Unique Protocol Identification Number
NCT01662544
Brief Title
Heated High Flow Oxygen Use in Infants With Bronchiolitis and Hypoxia
Acronym
HHFNC
Official Title
Comparison of Heated Humidified High-flow Nasal Cannula (HHFNC) Versus Standard Nasal Cannula Oxygen Delivery on Respiratory Distress and Length of Stay in Infants With Bronchiolitis and Hypoxia
Study Type
Interventional

2. Study Status

Record Verification Date
July 2017
Overall Recruitment Status
Unknown status
Study Start Date
August 2012 (undefined)
Primary Completion Date
May 2015 (Actual)
Study Completion Date
December 2017 (Anticipated)

3. Sponsor/Collaborators

Responsible Party, by Official Title
Sponsor
Name of the Sponsor
Children's Hospitals and Clinics of Minnesota

4. Oversight

Data Monitoring Committee
Yes

5. Study Description

Brief Summary
Bronchiolitis is a common cold weather seasonal respiratory illness affecting infants and children.
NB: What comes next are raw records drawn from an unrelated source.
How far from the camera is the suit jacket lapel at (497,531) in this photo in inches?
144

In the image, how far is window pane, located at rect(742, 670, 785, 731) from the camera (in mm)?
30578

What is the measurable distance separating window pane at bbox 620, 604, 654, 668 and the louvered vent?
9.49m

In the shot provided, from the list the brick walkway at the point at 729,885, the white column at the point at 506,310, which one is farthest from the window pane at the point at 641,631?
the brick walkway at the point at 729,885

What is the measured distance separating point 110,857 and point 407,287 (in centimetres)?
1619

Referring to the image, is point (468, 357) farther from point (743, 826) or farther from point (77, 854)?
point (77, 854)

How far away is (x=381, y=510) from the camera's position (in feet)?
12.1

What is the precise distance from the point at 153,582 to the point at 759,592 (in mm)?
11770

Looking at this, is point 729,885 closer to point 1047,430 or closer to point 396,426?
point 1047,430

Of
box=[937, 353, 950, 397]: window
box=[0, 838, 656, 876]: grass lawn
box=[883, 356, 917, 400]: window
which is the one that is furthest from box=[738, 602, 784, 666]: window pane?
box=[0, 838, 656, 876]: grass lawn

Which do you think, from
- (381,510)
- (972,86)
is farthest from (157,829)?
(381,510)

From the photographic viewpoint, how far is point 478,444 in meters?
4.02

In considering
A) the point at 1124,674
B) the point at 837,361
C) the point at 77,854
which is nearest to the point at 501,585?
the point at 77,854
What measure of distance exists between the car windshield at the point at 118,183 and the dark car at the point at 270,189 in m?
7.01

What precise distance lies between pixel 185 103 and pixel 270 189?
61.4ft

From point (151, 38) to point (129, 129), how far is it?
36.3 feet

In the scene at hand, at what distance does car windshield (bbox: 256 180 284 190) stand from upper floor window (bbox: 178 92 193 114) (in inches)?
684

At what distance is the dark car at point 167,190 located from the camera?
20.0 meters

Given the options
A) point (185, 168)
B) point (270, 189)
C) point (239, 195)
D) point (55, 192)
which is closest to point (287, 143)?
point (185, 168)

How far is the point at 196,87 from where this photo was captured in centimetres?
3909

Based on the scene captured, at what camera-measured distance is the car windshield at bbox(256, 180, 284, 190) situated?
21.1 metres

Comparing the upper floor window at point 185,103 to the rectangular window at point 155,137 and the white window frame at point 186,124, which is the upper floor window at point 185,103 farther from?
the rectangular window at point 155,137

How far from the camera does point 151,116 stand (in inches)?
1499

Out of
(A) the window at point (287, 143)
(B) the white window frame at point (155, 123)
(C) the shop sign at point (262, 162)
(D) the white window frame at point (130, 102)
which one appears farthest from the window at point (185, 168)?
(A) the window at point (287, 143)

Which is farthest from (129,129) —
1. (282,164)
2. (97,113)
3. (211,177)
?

Multiple supportive therapies have been tried in infants with bronchiolitis including albuterol, racemic epinephrine, hypertonic saline nebulization, but to date supportive therapy with oxygen is the only proven therapy to decrease respiratory distress in infants with bronchiolitis, with hypertonic saline showing a borderline statistically significant improvement. This prospective, randomized study will compare CSS and PEWS scores on infants who receive oxygen by standard flow nasal cannula and to those who receive oxygen via Humidified High-Flow Nasal Cannula (HHFNC). The results will help determine if infants with viral bronchiolitis who receive humidified high flow nasal cannula oxygen therapy have improved Clinical Severity Score (CSS) and Pediatric Early Warning System (PEWS) scores and ultimately decreased lengths of admissions when compared to patients treated with nasal cannula oxygen therapy with/without bronchodilator therapy. Hypothesis Heated Humidified High-flow Nasal Cannula Delivery of Oxygen decreases respiratory distress as measured by pediatric CSS and PEWS when compared with routine nasal cannula oxygen delivery in infants with bronchiolitis.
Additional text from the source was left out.